## Testo scelto
○ ○ ○ ○ ○

Dai negozi ai ristoranti, a rischio 18mila imprese e 54mila posti di lavoro
L'allarme lanciato da Confcommercio a margine dell'ultimo studio di Format Research: solo nel Bresciano circa 18mila piccole imprese potrebbero chiudere
Circa il 40% delle imprese del terziario bresciano sarebbe a rischio chiusura a causa degli effetti del secondo lockdown, anche se al momento è ancora “light”: in tutto 18mila aziende per un totale di 54mila posti di lavoro. E' questo quanto emerge dal nuovo studio di Confcommercio Brescia, realizzato da Format Research: si tratta, nello specifico, di un'indagine sull'andamento economico delle imprese bresciane del commercio, del turismo e dei servizi.
E' aggiornato al 30 ottobre, quindi ancora prima degli effetti empirici della nuova Zona Rossa lombarda: dopo un trimestre di “faticosa ripresa”, con i consumi che lentamente si stavano avvicinando al pre-Covid (dal -50% della primavera al -5% di settembre) sulle aziende del commercio aleggia “lo spettro di una ulteriore crisi prima del Natale”. Una festività che, ricordiamo, vale circa il 30% dei fatturati dell'intero anno.

○ ○ ○ ○ ○

## Dati forniti

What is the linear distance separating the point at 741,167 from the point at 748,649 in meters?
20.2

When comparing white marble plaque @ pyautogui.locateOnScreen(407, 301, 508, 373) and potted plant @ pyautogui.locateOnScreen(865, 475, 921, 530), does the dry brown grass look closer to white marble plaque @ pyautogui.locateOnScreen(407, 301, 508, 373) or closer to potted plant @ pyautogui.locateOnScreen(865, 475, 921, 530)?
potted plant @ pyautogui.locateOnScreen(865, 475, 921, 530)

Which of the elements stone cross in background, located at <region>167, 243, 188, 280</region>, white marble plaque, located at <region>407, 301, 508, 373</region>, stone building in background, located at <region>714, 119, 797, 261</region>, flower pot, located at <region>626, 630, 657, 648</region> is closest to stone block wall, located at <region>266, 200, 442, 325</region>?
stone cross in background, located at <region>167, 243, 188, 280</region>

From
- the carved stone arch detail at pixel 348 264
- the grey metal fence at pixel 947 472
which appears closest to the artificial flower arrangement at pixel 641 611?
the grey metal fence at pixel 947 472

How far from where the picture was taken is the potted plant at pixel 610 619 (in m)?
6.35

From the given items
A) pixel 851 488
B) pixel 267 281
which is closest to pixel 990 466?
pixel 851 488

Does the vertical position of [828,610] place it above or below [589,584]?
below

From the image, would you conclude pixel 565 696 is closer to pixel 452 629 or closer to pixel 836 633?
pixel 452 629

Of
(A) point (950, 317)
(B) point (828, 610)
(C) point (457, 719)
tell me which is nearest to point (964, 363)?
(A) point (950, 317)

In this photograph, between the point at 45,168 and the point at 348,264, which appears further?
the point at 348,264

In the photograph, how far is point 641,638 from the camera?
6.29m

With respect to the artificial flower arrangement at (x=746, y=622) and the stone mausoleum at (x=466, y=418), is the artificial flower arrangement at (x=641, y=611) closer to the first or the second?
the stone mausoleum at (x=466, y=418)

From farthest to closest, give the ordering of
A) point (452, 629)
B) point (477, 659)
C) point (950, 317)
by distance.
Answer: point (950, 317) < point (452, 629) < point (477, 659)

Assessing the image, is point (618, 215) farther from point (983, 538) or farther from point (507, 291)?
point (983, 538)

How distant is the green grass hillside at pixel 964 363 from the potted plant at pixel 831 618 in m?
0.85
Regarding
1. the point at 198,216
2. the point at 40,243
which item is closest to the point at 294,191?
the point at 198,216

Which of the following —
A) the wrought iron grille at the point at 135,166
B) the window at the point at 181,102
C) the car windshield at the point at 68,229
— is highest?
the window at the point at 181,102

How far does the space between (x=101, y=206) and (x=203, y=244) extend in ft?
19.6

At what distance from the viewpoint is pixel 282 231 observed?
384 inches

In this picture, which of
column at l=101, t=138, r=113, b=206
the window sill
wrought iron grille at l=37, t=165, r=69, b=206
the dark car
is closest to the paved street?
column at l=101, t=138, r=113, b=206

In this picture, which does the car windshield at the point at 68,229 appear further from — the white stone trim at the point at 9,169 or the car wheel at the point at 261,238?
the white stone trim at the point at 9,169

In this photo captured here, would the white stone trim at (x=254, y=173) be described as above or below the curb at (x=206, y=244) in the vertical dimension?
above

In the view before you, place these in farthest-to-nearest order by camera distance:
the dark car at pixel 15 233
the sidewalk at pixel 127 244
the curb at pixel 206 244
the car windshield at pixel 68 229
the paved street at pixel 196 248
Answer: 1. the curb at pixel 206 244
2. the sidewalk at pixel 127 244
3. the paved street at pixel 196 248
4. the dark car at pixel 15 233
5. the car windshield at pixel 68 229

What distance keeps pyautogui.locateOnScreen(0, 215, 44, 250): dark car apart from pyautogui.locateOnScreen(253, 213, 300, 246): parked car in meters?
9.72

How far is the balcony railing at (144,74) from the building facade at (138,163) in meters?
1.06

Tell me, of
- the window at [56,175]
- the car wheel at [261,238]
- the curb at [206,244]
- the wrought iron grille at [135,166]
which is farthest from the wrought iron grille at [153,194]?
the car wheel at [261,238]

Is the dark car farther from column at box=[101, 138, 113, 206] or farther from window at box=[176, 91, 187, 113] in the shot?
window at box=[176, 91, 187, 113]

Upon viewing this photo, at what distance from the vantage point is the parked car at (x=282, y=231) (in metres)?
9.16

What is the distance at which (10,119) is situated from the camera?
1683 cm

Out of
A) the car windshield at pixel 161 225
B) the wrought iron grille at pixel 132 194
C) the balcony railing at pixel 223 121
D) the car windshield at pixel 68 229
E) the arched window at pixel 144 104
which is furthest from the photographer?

○ ○ ○ ○ ○

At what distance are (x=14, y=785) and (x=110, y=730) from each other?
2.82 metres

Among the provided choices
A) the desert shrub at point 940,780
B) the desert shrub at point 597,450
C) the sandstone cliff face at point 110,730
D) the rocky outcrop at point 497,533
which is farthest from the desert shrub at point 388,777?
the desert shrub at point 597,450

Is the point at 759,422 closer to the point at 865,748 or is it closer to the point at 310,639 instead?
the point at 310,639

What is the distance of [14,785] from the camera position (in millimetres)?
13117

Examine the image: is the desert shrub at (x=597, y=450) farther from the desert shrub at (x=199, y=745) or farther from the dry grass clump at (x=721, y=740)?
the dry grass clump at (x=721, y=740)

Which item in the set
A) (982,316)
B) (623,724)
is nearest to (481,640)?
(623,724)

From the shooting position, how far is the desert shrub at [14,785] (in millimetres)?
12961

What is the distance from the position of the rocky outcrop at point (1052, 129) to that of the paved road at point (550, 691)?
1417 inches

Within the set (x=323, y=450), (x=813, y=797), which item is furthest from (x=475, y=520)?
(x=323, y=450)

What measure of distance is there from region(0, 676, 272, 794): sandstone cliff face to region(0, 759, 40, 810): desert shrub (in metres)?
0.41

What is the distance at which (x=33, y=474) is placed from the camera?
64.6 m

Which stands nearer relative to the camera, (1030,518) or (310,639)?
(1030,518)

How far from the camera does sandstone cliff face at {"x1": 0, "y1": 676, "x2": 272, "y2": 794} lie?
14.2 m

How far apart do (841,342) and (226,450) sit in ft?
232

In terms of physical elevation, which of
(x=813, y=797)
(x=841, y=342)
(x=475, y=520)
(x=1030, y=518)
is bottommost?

○ ○ ○ ○ ○

## Compito
Rispondi alle domande seguenti sull'articolo dedicato alle imprese bresciane a rischio chiusura.
1. Quante aziende del terziario bresciano rischiano di chiudere e quanti posti di lavoro riguardano in tutto?
2. A quale data è aggiornato lo studio?
3. Quale quota dei fatturati dell'intero anno vale il Natale?

## Soluzione
1. Rischiano di chiudere 18mila aziende, per un totale di 54mila posti di lavoro.
2. Lo studio è aggiornato al 30 ottobre.
3. Il Natale vale circa il 30% dei fatturati dell'intero anno.